The origin of this poem is far removed from the end result. It actually began as a commentary on spring: how the transition to spring is this difficult on/off process of freeze and thaw ... of 2 steps forward and 1 step back ...of a blizzard as bad as any winter white-out, followed by a warm sunny day that turns the drifts to mush. I thought the metaphor of the birth process – which, we are told, is uniquely painful and difficult in humans – might be interesting. But instead of leading to a seasonal poem, difficult birth led to a rumination on birth and death and uncertainty; on pain, suffering, and belief.

My nephew wrote me with some questions about the closing stanza. Here is part of my response:

A few disjointed  thoughts, in answer to your question. if only / He were not so mysterious  I was hoping it would resonate with "God moves in mysterious ways; His wonders to perform", which I always thought was biblical, but in checking it out just now realize that it's taken from a Christian hymn written in the 18th century by a guy named William Cowper.
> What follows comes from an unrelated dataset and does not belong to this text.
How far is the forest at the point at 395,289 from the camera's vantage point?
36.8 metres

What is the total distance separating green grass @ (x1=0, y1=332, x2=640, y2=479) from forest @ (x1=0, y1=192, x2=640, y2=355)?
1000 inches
But the idea still stands:  that we give God a free pass by simply proclaiming that He is ineffable; that His divine plan is inscrutable to us mere mortals, and so we must simply consign ourselves to both faith and fate. And so quick to condemn calls back to the opening stanza:  the condemnation of Eve; the sins of our fathers (or mothers, in this case!). And the final two lines are as the blurb suggests:  my self-indulgent critique of religion, which is the atheist in me saying that we create our gods, not the other way around. Who needs mythology to explain the pain of birth when science already has an answer?